A contrast material called gadolinium may be injected into a vein before the scan to better see details. It usually does not cause allergic reactions, but it can cause other problems in children with kidney disease, so doctors are careful when they use it.
MRI scans take longer than CT scans – often up to an hour. Your child may have to lie inside a narrow tube, which is confining and can be distressing. Newer, more open MRI machines may help with this, but the test still requires staying still for long periods of time. The MRI machine also makes loud buzzing and clicking noises that your child may find disturbing. Younger children may be given medicine to help keep them calm or even asleep during the test.
Chest x-rays may be done to look for any spread of Wilms tumor to the lungs, as well as to have a baseline view of the lungs to compare with other x-rays that might be done in the future. If a CT scan of the chest is done, this test is not needed.
Bone scans can help show if cancer has spread to bones. Doctors don’t usually order this test unless they think your child has a type of Wilms tumor that is likely to spread.
For this test, a small amount of low-level radioactive material is injected into a vein (intravenously, or IV). (The amount of radioactivity used is very low and will pass out of the body within a day or so.) The substance settles in areas of damaged bone throughout the skeleton over the course of a couple of hours. Your child then lies on a table for about 30 minutes while a special camera detects the radioactivity and creates a picture of the skeleton. Younger children may be given medicine to help keep them calm or even asleep during the test.
Areas of active bone changes will appear as hot spots on the skeleton – that is, they attract the radioactivity. These areas may suggest the presence of cancer, but other bone diseases can also cause the same pattern. To help tell these apart, other tests such as plain x-rays or MRI scans of the bone might be needed.
Lab tests might be done to check urine and blood samples if your child’s doctor suspects a kidney problem. They may also be done after a diagnosis of Wilms tumor has been made.
A urine sample may be tested (urinalysis) to look for blood and other substances in the urine to see if there are problems with the kidneys. The urine may also be tested for substances called catecholamines. This is done to make sure your child doesn’t have another kind of tumor called neuroblastoma. (Neuroblastomas often start in the adrenal gland, which lies just above the kidney.)

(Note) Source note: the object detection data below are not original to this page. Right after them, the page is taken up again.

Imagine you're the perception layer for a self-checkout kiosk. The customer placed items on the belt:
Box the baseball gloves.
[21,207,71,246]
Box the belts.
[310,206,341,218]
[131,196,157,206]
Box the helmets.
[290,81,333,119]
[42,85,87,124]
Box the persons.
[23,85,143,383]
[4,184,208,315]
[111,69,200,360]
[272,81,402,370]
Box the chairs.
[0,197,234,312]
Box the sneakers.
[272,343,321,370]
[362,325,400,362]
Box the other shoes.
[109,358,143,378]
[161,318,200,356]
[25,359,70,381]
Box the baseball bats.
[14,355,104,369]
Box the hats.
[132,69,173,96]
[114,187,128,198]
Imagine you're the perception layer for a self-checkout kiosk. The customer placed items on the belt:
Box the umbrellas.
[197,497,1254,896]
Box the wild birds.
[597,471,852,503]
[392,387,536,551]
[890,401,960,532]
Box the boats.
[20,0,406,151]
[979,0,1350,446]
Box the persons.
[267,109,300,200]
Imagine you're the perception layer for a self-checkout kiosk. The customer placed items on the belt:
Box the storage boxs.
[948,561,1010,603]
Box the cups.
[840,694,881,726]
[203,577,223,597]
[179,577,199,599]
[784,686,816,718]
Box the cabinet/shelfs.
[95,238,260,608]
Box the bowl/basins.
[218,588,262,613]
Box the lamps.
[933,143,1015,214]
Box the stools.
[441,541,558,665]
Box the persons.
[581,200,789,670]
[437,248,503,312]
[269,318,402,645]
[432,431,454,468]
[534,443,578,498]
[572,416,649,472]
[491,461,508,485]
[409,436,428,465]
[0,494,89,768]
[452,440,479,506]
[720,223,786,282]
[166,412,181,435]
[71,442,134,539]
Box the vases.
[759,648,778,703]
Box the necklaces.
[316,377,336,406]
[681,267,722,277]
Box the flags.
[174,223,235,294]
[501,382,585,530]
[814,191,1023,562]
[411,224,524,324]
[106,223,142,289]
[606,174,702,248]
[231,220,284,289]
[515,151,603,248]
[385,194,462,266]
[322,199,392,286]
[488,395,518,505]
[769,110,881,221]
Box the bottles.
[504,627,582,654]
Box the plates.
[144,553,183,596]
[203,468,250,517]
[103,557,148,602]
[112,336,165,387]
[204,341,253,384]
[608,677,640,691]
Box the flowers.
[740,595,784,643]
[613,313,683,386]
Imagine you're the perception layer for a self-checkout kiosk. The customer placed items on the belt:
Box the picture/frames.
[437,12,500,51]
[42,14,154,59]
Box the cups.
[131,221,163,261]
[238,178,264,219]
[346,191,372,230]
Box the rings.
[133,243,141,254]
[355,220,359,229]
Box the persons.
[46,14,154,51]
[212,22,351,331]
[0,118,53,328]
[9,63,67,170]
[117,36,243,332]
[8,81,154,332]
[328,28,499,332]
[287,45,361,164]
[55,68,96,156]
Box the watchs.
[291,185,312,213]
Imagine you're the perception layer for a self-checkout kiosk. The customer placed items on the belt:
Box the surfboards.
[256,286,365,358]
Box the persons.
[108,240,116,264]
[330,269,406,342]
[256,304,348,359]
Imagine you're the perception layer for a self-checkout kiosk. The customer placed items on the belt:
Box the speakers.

Blood tests are not used to find Wilms tumors, but they can sometimes show if a child has kidney problems. They can also be done to check a child’s general health (especially before surgery) and to look for side effects during treatment such as chemotherapy. These may include tests to count the number of white blood cells, red blood cells, and blood platelets, and tests to measure certain chemicals and salts in the blood that give clues about how well the kidneys and liver are working.
Most of the time, imaging tests can give doctors enough information to decide if a child probably has a Wilms tumor, and therefore if surgery should be done. But the actual diagnosis of Wilms tumor is made when a sample of the tumor is removed and looked at under a microscope. The cells in Wilms tumors have a distinct appearance when looked at this way. Doctors also look at the sample to determine the histology of the Wilms tumor (favorable or unfavorable), as was described in the section “What is Wilms tumor?”
In most cases, the sample is removed during surgery to treat the tumor (see the Surgery section). Sometimes if the doctors are less certain about the diagnosis or if they are not sure the tumor can be removed completely, a sample of the tumor may be taken during a biopsy as a separate procedure done before surgery. The biopsy may be done either as a type of surgery or using a long, hollow needle that’s inserted through the skin and into the tumor.